A few weeks ago I posted a hymn I typeset and said I would explain later. While I don’t expect it likely that anyone is waiting with baited breath, I really shouldn’t have waited so long. It relates to a project I’m working on.

I direct a small choir, associated with the local parish, which sings Gregorian Chant on occasion. I have been asked by the youth ministry director to put together a Sunday vespers service for the youth group to use once a month. The only caveat was that it needed to be in English.

So I am in the process of setting vespers, in English, to the traditional Gregorian musical framework. No small task. One which requires an understanding of the differences between the structure of English and Latin and how language interacts with music in chant. There are serious difficulties you can’t just pull the Latin and plug in the English for most of this stuff.

I’m somewhat familiar with the traditional Roman and Monastic Divine Office but since this was going to be in English I decided to look into the modern liturgy of the hours with which I was unfamiliar. Wow what a mess. Instead of essentially the same thing each Sunday, the psalms are on a four week cycle and the hymn on a two week cycle. Additionally there is something called a ‘New Testament Canticle’ which appears to be a complete fabrication. Almost nothing in the new service resembles what has been vespers in the western church for the last 1500 years. Additionally the translation seems poor. Psalm 109(110) begins “Dixit Dominus Domino meo, sede a dextris meis” The Lord said to my Lord sit at my right hand in the modern Liturgy of the hours it is rendered “The Lords revelation to my master, sit on my right”. Sorry to complain but I’d really rather avoid this if it can be helped. I stopped into the local Monastery to see what they do and it’s basically the traditional monastic vespers but in English.

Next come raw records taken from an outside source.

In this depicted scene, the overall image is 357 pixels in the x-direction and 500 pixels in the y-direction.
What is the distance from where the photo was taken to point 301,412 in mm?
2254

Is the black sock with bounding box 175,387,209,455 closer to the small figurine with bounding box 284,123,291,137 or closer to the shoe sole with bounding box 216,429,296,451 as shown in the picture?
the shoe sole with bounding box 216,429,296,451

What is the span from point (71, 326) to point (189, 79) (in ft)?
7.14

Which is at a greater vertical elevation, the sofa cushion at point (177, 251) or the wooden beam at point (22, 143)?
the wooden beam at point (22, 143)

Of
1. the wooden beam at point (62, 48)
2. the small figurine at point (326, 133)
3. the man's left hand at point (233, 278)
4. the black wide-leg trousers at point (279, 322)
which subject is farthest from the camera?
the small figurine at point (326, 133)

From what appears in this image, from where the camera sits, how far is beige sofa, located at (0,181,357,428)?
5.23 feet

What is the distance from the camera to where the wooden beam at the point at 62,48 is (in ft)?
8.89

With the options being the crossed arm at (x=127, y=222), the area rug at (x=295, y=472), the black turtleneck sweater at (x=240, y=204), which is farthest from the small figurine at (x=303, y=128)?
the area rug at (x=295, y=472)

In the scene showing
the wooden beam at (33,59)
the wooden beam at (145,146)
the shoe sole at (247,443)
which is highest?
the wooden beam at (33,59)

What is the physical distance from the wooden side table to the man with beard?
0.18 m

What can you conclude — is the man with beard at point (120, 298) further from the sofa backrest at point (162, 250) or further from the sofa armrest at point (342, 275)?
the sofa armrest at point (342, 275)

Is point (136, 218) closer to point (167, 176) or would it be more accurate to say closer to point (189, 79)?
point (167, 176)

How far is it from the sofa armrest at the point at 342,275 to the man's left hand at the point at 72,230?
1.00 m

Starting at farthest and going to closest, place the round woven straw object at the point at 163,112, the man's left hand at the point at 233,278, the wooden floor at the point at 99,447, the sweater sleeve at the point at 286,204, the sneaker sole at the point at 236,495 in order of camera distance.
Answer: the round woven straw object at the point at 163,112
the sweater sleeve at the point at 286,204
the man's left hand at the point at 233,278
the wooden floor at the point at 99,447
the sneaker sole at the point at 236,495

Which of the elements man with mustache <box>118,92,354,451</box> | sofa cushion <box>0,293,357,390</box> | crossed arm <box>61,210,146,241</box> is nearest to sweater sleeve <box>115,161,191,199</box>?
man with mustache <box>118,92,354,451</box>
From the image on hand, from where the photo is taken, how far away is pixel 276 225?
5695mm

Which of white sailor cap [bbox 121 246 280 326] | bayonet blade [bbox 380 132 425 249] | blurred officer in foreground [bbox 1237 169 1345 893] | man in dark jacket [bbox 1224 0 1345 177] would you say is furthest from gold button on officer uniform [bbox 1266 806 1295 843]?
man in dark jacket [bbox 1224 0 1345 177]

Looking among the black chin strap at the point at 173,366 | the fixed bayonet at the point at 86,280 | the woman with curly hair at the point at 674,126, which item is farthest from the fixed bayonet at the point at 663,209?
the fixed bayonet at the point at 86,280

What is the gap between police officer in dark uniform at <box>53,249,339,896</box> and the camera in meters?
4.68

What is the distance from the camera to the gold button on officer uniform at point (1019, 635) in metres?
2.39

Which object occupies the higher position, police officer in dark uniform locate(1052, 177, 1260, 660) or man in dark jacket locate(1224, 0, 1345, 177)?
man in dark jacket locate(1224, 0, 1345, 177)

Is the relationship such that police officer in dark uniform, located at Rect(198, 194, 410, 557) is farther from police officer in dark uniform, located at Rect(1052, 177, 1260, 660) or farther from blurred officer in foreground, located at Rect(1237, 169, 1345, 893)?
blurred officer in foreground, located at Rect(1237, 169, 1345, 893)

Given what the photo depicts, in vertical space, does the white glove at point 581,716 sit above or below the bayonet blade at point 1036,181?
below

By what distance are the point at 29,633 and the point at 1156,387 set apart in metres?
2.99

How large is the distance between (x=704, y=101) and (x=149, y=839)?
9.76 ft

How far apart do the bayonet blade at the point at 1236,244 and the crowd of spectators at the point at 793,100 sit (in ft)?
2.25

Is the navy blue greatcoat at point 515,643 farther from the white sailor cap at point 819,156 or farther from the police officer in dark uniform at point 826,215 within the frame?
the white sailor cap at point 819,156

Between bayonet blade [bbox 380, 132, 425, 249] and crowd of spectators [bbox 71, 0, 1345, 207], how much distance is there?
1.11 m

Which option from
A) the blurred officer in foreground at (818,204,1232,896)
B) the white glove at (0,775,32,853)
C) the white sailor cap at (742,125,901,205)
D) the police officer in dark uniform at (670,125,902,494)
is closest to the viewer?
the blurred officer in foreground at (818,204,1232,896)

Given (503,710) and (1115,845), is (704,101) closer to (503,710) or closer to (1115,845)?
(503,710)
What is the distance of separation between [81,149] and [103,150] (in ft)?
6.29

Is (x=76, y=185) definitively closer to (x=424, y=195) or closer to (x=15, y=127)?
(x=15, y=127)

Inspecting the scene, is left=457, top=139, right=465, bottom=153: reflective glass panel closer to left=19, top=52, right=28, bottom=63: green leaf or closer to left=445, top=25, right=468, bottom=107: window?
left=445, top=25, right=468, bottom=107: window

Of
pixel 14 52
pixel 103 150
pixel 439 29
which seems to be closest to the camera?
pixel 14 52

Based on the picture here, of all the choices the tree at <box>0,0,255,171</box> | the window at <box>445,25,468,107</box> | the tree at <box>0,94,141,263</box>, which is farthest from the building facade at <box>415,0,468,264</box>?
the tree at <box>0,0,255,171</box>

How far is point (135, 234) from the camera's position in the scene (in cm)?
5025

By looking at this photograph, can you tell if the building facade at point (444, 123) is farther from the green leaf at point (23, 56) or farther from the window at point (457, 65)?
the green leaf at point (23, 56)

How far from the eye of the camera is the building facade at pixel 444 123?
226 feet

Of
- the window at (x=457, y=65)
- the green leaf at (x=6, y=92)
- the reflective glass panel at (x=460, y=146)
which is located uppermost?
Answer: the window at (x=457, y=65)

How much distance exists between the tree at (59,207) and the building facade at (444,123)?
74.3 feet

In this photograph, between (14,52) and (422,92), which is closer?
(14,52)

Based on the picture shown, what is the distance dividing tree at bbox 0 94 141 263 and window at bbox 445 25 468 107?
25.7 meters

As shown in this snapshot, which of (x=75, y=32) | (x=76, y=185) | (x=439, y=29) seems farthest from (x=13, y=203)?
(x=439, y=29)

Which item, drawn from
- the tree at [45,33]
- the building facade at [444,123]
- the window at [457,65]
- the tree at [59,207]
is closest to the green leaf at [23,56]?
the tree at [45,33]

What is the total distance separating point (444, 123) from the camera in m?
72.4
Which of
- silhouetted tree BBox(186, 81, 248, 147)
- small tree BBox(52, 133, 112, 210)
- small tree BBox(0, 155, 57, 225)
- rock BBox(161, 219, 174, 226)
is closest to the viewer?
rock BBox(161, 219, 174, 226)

So after consulting with the appropriate persons, the decision has been made to use the approved but obsolete 1964 Roman Breviary in English. Nobody involved with this has an obligation to the divine office and it’s not really something ‘public’, so I don’t see a problem with doing this. Technically speaking this makes it devotional rather that canonically liturgical, but I think it rather legalistic to make a big deal about it.

I will likely post the finished product here. Possibly I will create and post recording for learning purposes, if there’s interest. Is there interest?